**REQUIRED TASKS**
• A. Please repeat the freight article word for word, everything from "Atlanta last week" down to "in the region.".
• B. Answer these questions from the freight article:
(i) How much per mile have reefer rates gained since last week?
(ii) By how much did rates rise on the Columbus, Ohio, to Allentown, Pa., lane?
(iii) Which city was the top spot for outbound loads last week?

**EXERCISE TEXT**

************

National shift in freight prompts strong van rates post-Harvey

Tornado watch mapTruck freight patterns nationwide have already been altered by the impact of Hurricane Harvey and its destructive landfall in southeast Texas late last month, according to DAT Solutions’ Mark Montague. Van rates have leapt in the past 10 days, and reefer rates this week have started to surge, Montague says.

Van rates have jumped 6 cents a mile already this week, following an 11-cent bump last week, says Montague, a pricing expert and analyst for DAT. Reefer rates have gained 9 cents a mile since last week, he says.

Van haulers in the southeastern U.S. are busy hauling relief loads like water and medical supplies to Harvey-affected areas in Texas, says Montague, and hauling loads to Florida in preparation for the landfall of Hurricane Irma, a major hurricane projected to hit the state this weekend.

This strain in capacity and disruption of typical van freight lanes has shifted freight flow in all regions of the U.S., Montague says, and has driven up rates.

For instance, says Montague, the Chicago to Denver lane for van haulers climbed 20 cents a mile last week. The Columbus, Ohio, to Allentown, Pa., lane has seen rates spike 31 cents. Both of these are due to shifts in freight patterns, Montague says, as the “southbound and westbound alternatives to supplying the northeast falls on the shoulders of Columbus, Chicago and other distribution centers.”

Atlanta last week was the top spot for outbound loads, says Montague, and about half of those are going to Florida. Another chunk are destined for Texas, he says.

Van load availability outbound from Houston is rebounding from the storm-caused closures of ports and warehouses, Montague added.

Houston is typically one of the country’s top locations for outbound flatbed freight. Such freight hasn’t rebounded yet, says Montague, but he expects inbound flatbed loads to Houston to grow — along with rates — inbound to the city as part of the reconstruction efforts in the region.

************

**RECORDS SUPPLIED**
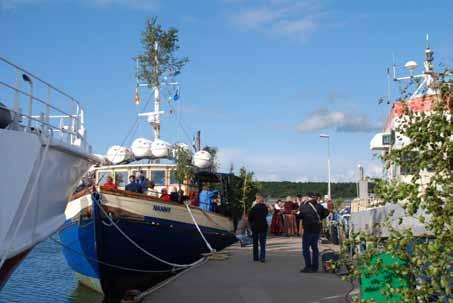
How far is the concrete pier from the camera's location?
28.6ft

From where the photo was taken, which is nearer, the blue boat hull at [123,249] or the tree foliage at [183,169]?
the blue boat hull at [123,249]

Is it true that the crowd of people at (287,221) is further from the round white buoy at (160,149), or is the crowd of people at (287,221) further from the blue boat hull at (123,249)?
the blue boat hull at (123,249)

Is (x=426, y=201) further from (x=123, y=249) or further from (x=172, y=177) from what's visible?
(x=172, y=177)

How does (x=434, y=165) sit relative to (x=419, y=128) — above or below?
below

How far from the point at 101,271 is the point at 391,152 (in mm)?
9218

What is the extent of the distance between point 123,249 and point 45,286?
4.43 metres

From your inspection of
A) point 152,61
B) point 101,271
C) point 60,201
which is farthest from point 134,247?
point 152,61

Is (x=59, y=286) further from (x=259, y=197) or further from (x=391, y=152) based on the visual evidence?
(x=391, y=152)

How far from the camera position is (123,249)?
12.3 meters

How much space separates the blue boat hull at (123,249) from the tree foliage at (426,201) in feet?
28.0

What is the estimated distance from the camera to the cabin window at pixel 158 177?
55.4ft

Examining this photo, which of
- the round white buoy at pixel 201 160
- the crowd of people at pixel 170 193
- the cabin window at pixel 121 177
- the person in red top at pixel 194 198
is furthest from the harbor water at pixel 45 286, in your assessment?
the round white buoy at pixel 201 160

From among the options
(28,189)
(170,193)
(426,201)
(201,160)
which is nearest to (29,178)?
(28,189)

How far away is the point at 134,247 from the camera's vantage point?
1248 centimetres
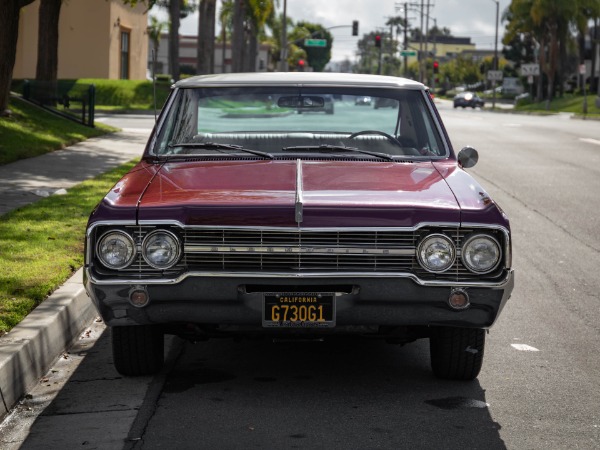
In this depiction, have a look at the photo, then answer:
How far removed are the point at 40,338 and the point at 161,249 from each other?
126cm

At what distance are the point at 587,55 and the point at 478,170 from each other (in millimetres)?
88805

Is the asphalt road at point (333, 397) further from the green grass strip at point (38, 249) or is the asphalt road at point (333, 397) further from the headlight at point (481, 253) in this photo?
A: the headlight at point (481, 253)

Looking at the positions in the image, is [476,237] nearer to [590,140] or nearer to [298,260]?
[298,260]

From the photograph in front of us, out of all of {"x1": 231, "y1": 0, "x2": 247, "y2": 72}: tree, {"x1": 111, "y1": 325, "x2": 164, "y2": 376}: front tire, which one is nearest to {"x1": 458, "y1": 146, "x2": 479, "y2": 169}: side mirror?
{"x1": 111, "y1": 325, "x2": 164, "y2": 376}: front tire

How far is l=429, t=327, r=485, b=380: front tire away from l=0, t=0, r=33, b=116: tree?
1564 centimetres

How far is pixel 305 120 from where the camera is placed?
23.4 feet

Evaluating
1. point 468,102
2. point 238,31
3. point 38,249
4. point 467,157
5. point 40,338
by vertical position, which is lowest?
point 40,338

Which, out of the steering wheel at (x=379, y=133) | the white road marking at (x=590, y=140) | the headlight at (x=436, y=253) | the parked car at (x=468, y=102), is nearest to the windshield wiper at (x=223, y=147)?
the steering wheel at (x=379, y=133)

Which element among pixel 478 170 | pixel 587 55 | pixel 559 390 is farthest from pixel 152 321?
pixel 587 55

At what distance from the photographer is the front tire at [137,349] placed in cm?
586

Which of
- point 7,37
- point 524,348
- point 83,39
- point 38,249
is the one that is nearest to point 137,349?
point 524,348

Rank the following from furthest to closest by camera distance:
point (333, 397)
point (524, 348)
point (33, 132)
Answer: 1. point (33, 132)
2. point (524, 348)
3. point (333, 397)

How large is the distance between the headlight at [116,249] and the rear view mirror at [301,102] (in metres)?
1.97

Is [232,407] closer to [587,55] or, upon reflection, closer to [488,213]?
[488,213]
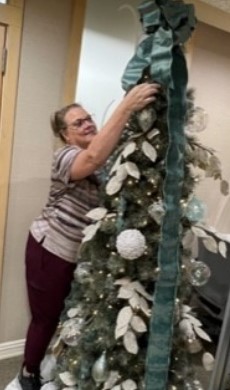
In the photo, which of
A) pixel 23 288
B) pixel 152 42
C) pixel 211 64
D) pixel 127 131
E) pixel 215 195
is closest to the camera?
pixel 152 42

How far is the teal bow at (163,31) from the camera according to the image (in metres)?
1.34

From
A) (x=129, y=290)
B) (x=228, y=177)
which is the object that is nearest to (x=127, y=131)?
(x=129, y=290)

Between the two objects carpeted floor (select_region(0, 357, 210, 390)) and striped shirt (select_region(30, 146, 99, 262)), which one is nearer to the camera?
striped shirt (select_region(30, 146, 99, 262))

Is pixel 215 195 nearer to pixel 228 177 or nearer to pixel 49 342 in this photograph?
pixel 228 177

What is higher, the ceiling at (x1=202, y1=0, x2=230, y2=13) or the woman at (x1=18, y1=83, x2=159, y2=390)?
the ceiling at (x1=202, y1=0, x2=230, y2=13)

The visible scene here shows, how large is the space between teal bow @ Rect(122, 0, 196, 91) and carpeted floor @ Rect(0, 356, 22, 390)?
1.73 metres

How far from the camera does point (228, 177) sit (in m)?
3.09

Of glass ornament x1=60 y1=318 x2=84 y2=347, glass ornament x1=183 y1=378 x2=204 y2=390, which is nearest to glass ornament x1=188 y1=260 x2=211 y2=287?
glass ornament x1=183 y1=378 x2=204 y2=390

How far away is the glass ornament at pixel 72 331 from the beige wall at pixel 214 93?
5.06ft

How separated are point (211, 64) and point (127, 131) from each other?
1537mm

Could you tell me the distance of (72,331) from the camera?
1.67 m

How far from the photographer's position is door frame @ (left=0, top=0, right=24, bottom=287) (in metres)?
1.87

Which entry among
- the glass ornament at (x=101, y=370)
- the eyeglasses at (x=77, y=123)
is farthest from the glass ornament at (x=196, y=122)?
the glass ornament at (x=101, y=370)

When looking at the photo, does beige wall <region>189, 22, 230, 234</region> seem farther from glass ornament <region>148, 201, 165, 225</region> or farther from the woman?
glass ornament <region>148, 201, 165, 225</region>
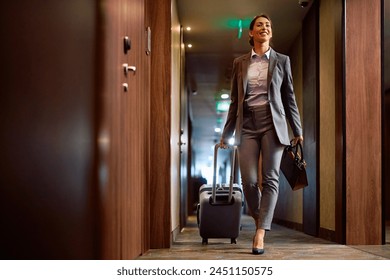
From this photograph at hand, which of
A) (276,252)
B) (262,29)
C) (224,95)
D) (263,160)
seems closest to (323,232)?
(276,252)

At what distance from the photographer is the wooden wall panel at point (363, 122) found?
4012 mm

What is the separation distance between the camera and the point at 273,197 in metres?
3.33

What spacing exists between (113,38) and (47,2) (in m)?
0.42

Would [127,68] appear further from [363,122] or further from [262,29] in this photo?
[363,122]

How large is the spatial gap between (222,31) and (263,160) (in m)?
3.62

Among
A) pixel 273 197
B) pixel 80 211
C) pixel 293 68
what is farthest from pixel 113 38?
pixel 293 68

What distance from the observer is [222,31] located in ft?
22.0

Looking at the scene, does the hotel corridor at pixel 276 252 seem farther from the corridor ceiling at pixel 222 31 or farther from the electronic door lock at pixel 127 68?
the corridor ceiling at pixel 222 31

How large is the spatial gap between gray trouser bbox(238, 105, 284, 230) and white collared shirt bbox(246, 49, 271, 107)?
60 millimetres

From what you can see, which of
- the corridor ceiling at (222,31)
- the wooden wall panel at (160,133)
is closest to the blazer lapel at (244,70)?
the wooden wall panel at (160,133)

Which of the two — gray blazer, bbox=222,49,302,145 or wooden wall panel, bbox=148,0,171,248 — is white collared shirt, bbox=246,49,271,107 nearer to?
gray blazer, bbox=222,49,302,145

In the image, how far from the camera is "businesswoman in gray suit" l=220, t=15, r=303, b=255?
3328mm

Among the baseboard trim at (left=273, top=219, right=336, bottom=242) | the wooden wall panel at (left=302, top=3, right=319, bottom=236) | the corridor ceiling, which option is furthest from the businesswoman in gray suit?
the corridor ceiling
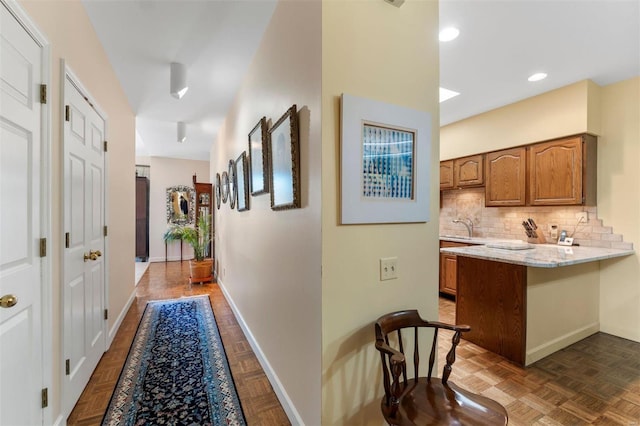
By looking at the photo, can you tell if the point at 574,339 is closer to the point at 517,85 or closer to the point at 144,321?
the point at 517,85

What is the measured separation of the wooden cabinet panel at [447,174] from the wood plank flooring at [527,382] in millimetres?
2507

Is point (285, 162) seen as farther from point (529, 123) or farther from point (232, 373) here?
point (529, 123)

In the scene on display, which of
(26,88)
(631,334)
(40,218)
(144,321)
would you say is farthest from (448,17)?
(144,321)

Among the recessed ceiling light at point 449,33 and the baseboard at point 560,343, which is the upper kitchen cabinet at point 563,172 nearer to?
the baseboard at point 560,343

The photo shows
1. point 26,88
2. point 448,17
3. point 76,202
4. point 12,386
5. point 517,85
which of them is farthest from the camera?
point 517,85

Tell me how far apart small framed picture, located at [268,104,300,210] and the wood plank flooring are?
1.35 m

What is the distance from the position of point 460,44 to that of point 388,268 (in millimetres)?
2122

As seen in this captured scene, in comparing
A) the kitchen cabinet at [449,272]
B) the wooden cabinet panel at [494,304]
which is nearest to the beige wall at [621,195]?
the kitchen cabinet at [449,272]

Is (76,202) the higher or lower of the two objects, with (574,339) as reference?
higher

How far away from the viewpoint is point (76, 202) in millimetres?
1913

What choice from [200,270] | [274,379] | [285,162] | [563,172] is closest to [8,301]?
[285,162]

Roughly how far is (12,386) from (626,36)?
457 centimetres

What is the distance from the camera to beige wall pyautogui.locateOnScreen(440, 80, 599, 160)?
3.08m

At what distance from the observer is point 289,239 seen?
1.75 meters
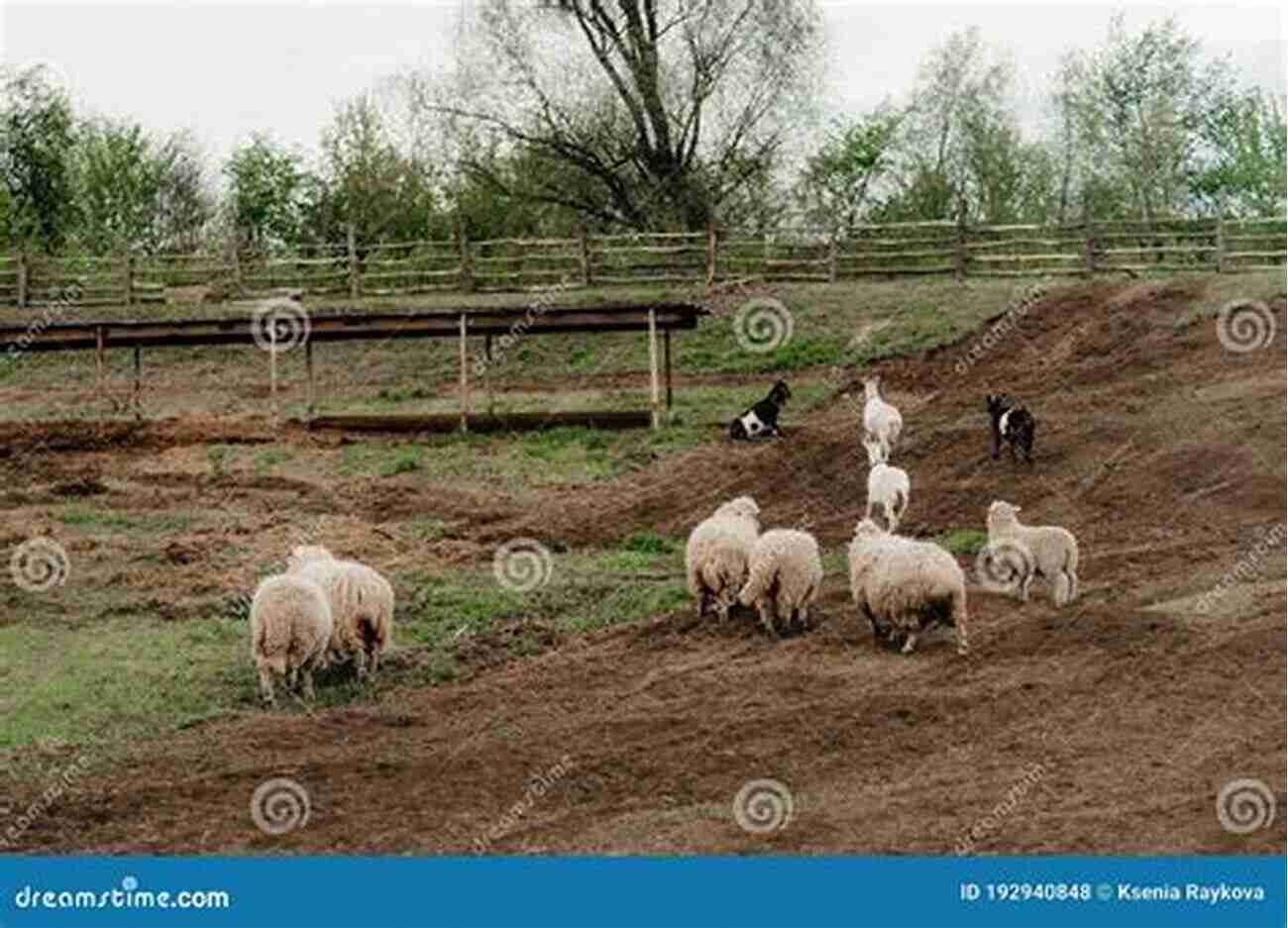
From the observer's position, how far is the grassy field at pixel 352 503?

************

**TASK-BY-TASK ANSWERS**
• A.
Atlanta last week was the top spot for outbound loads, says Montague, and about half of those are going to Florida. Another chunk are destined for Texas, he says.

Van load availability outbound from Houston is rebounding from the storm-caused closures of ports and warehouses, Montague added.

Houston is typically one of the country’s top locations for outbound flatbed freight. Such freight hasn’t rebounded yet, says Montague, but he expects inbound flatbed loads to Houston to grow — along with rates — inbound to the city as part of the reconstruction efforts in the region.

• B.
(i) 9 cents a mile
(ii) 31 cents
(iii) Atlanta